SpaceTiger
02-11-2005, 11:16 AM
So I spent the past few hours trying just read this output file from a simulation that one of my colleagues had run. "Why would that take a few hours?", you may ask. Well, I'll tell you.
What I had was a 1.5 GB file that had been written in fortran (unknown version) and the following block of code (sent by email) for reference:
NPART = 512*512*512
NPART16 = NPART/16
WRITE(1)ZR
C
WRITE(1)(XV(1,N),N= 1, NPART16)
WRITE(1)(XV(1,N),N= NPART16+1, 2*NPART16)
WRITE(1)(XV(1,N),N= 2*NPART16+1, 3*NPART16)...
It went on from there in basically the same fashion as the last three lines. There were several problems with this, some of which didn't become apparent until later, but right away it was clear that I wasn't told what the data types were. This would mean a process of trial and error, the scope of which would depend on the set of data types available in fortran.
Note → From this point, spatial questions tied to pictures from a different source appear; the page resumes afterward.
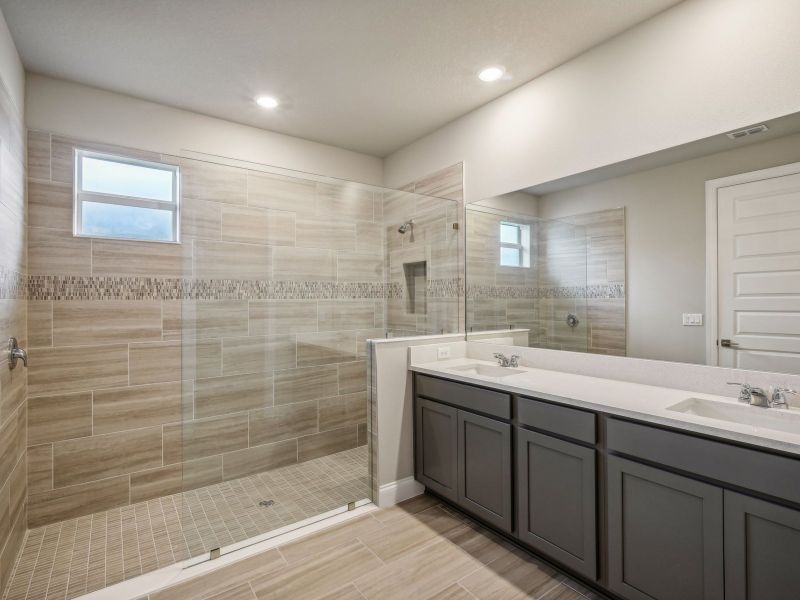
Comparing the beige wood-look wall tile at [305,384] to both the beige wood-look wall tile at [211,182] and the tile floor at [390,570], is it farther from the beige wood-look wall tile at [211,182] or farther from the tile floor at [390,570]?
the beige wood-look wall tile at [211,182]

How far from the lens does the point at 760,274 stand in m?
1.71

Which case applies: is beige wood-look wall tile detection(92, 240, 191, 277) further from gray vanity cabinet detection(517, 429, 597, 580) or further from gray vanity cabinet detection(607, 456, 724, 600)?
gray vanity cabinet detection(607, 456, 724, 600)

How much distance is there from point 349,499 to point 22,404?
195 cm

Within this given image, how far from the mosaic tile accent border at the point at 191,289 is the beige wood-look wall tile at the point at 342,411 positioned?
66 cm

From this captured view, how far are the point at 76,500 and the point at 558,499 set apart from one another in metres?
2.84

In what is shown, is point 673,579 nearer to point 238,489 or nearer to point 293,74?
point 238,489

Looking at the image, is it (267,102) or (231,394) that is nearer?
(231,394)

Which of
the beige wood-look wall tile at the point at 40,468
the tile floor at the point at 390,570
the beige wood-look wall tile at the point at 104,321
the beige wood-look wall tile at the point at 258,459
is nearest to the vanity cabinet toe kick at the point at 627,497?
the tile floor at the point at 390,570

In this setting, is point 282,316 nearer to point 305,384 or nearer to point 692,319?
point 305,384

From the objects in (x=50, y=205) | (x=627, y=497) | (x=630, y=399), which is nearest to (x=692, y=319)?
(x=630, y=399)

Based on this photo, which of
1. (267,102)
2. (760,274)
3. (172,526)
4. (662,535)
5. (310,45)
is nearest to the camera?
(662,535)

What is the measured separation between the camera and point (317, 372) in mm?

So, I did a little reading on fortran. It turns out that there are many data types (of varying sizes) that can be declared, as well as a variety of output formats. The block of code seemed to indicate that the data was "unformatted" (presumably to save space), but it didn't specify whether the data was stored in "sequential" or "direct" mode (this would have been given in the "open" statement). I tried all possible combinations of data types and io modes, but nothing seemed to be giving me understandable results.
Eventually, I resorted to a byte-by-byte analysis of the file. First, I calculated the exact number of bytes I expected the output file to have based on the snippet of code (including 8 pad bytes appended by fortran for each call of WRITE). After some temporary confusion resulting from the ridiculous definition of "kilobyte" (1,024 bytes instead of the reasonable 1,000), I was able to match the file size to the data types. The result came out exactly right if all variables were 4-byte data types -- reals or integers, presumably.
Despite seemingly knowing the exact format of the file, however, I still couldn't get reasonable results. I was about to give up when I remembered something my roommate once told me about byte organization. A google search revealed that some machines read and write multi-byte data in the "big endian" system and some in the "little endian" system. Most PCs are little endian, while mainframes are generally big endian. The data had been written by a cluster, so I figured there was some chance I'd have to convert.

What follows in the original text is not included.